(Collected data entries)
━━━━
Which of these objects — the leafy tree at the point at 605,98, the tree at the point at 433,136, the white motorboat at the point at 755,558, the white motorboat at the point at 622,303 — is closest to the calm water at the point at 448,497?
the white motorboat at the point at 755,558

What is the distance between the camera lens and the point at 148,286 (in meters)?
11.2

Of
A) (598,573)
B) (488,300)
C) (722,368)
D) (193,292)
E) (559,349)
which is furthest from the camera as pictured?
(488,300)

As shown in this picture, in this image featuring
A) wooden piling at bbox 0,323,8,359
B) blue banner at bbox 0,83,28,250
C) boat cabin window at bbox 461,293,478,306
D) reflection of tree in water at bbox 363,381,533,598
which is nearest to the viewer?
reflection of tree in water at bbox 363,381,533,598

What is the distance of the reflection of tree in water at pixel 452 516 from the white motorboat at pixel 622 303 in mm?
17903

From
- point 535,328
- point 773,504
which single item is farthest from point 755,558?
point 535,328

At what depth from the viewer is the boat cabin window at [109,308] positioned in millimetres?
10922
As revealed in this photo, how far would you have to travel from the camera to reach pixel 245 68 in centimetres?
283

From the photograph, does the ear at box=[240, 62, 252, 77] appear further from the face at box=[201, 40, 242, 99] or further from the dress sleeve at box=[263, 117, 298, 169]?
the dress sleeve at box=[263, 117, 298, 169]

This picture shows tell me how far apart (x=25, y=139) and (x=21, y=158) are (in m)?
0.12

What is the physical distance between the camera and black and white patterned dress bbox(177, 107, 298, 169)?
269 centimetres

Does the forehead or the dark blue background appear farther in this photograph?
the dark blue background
━━━━
Description of the task :: Write out every one of the records above again, word for word.

Reply ::
Which of these objects — the leafy tree at the point at 605,98, the tree at the point at 433,136, the white motorboat at the point at 755,558, the white motorboat at the point at 622,303 — is closest to the calm water at the point at 448,497?
the white motorboat at the point at 755,558

What is the distance between the camera lens and the point at 148,286 (in meters)?
11.2

Of
A) (598,573)
B) (488,300)
C) (722,368)
D) (193,292)
E) (559,349)
which is furthest from the camera as pictured?
(488,300)

As shown in this picture, in this image featuring
A) wooden piling at bbox 0,323,8,359
B) blue banner at bbox 0,83,28,250
C) boat cabin window at bbox 461,293,478,306
D) reflection of tree in water at bbox 363,381,533,598
which is nearest to the viewer?
reflection of tree in water at bbox 363,381,533,598

What is the distance of the reflection of tree in water at pixel 452 516 from the white motorboat at pixel 622 303 in mm?
17903

From
- point 535,328
- point 773,504
which single item is farthest from point 755,558?
point 535,328

At what depth from the viewer is the boat cabin window at [109,308] positioned in millimetres?
10922
As revealed in this photo, how far would you have to travel from the camera to reach pixel 245 68 in centimetres?
283

From the photograph, does the ear at box=[240, 62, 252, 77] appear further from the face at box=[201, 40, 242, 99] or further from the dress sleeve at box=[263, 117, 298, 169]?
the dress sleeve at box=[263, 117, 298, 169]

This picture shows tell me how far apart (x=25, y=139) and (x=21, y=158) are (in m)?
0.12

What is the physical distance between the camera and black and white patterned dress bbox(177, 107, 298, 169)?
269 centimetres

Does the forehead or the dark blue background appear farther in this photograph?
the dark blue background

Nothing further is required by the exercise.